- PlayStation cover
- Developer: Dinamic Multimedia
- Publisher: Gremlin Interactive
- Series: Premier Manager
- Platforms: PlayStation, Microsoft Windows
- Release: PC EU: 8 November 1997; PlayStation EU: July 1998;
- Genre: Sports
- Modes: Single-player, multiplayer

= Premier Manager 98 =

1997 video game

Premier Manager 98 is a football management simulation video game released for the PC in 1997 and the PlayStation the following year. It was developed by Dinamic Multimedia and published by Gremlin Interactive. It is the fifth game in the Premier Manager series.

== Gameplay ==
Premier Manager 98 is a football management simulation game that puts the player in charge of a team of their choice from the top four English divisions (Premier League to the third division, as it was known at the time) from the 1997–98 season. Players are responsible for team selection, tactics, training, player transfers, and limited financial direction, for example setting the ticket price and allocating funds to various areas of the club's operations. The game progresses on a week-to-week basis, pausing to allow players to make decisions and to watch matches.

The game offers two different modes: Arcade in which allows players to control a club of their choosing, and Simulation mode in which players take on a vacant job in the lower leagues and can work their way up to manage a bigger club. In-game highlights use the same engine as for Gremlin's 1997 release Actua Soccer 2, with Barry Davies again providing commentary as he did in that release. The game is playable with the PlayStation Mouse accessory.

== Development ==
Madrid-based Dinamic Multimedia had already worked on several titles in the genre, having developed and published the PC Fútbol series from 1992 and developed the Premier Manager series for Gremlin Interactive since the 97 release. The developers enlisted the writers at Goal! magazine, fanzine editors and football fans to provide individual statistics for the players in the game's database. To mark the game's release Gremlin held a press launch with real-life football managers Joe Kinnear, Harry Redknapp and Dave Bassett.

== Reception ==
The game reportedly sold 44,000 copies in its first week after release, becoming the highest selling video game in the UK in July 1998 and the fourth highest selling of the year overall. It went on to become Gremlin's most successful ever UK boxed release.
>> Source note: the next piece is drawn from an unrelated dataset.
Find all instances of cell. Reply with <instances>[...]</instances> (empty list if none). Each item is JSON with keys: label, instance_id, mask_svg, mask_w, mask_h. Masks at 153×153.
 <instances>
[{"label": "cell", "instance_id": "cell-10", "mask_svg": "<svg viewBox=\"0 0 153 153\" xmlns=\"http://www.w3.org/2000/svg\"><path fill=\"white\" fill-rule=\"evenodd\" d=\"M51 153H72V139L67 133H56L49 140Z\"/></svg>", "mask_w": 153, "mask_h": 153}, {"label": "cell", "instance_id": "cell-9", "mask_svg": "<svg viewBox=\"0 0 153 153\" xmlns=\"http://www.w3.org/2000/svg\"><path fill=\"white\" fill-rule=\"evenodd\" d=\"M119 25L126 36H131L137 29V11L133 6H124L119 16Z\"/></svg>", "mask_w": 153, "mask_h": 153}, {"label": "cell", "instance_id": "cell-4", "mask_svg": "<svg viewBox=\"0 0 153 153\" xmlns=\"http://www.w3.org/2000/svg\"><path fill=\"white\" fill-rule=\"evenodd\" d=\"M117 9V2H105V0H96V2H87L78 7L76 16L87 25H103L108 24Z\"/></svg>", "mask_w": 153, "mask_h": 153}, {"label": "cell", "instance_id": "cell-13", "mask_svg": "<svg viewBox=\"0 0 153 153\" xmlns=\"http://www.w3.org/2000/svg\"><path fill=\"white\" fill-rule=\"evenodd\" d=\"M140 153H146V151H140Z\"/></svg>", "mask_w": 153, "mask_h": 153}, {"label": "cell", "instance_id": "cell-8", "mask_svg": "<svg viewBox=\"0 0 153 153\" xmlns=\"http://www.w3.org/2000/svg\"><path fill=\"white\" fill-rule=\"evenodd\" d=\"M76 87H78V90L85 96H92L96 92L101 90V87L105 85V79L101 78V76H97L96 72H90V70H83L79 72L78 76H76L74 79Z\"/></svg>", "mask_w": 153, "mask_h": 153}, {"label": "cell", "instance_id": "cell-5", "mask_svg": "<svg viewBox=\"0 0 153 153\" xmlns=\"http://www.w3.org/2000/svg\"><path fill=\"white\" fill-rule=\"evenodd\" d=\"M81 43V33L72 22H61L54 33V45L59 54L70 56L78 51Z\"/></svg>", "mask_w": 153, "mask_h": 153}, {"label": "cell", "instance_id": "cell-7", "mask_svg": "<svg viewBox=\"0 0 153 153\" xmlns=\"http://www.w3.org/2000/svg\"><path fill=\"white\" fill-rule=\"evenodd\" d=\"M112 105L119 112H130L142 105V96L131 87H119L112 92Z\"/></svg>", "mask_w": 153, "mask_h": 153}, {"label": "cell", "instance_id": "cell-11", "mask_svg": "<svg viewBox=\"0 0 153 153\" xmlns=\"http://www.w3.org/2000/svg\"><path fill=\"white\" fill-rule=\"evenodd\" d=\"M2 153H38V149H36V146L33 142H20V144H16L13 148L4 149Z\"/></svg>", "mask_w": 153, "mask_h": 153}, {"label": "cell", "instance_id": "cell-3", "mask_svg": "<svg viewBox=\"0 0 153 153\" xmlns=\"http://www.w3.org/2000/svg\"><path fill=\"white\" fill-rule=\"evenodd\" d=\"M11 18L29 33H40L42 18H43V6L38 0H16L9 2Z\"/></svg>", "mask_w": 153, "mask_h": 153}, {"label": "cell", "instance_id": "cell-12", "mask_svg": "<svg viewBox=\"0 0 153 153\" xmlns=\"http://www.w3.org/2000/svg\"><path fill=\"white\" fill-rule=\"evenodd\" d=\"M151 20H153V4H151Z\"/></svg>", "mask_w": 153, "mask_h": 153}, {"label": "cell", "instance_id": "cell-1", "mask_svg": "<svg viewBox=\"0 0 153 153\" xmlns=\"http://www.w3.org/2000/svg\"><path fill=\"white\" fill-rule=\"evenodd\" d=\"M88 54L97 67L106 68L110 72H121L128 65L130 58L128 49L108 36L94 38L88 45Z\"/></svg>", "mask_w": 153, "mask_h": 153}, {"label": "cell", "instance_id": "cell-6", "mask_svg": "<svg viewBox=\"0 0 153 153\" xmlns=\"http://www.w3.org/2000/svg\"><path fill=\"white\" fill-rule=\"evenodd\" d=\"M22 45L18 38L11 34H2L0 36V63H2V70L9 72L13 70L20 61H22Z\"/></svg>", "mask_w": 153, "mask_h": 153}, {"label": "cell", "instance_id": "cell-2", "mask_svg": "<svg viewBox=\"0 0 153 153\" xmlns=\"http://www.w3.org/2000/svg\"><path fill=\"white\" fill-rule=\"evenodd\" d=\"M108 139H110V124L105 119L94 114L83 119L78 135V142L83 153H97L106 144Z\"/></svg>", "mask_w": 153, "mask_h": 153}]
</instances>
Writing in CVG, Steve Key awarded the PlayStation release a score of 5/5, describing it as "deeply involving" and setting a "virtually unreachable benchmark for all those that dare to dry and better it". Extreme PlayStation magazine's Saul Trewen was similarly positive, writing that "the graphics aren't great, the sound is only functional, but the gameplay, depth and addictiveness are phenomenal". The game received a score of 7/10 in Official PlayStation Magazine, with reviewer Steve Faragher describing it as a "game that die-hard football management fans are going to find rather lightweight", pointing to its lack of challenge and "limited tactical options" including the inability to change tactics mid-game. Arcade magazine were critical of the PC version, commenting that while it had undergone an "accurate database update", the "imperfections that bugged PM's previous incarnation (Premier Manager 97) remain and now stick out further that Jimmy Hill's chin".

Edge’s Andrew McSparron was less enthusiastic, awarding it a 6, and remarking that "for all its clever scheduling and brisk load times, there's a sense déjà vu about the whole affair". He praised the expanded youth academy but argued that "off-pitch polish can't make up for mediocre matches".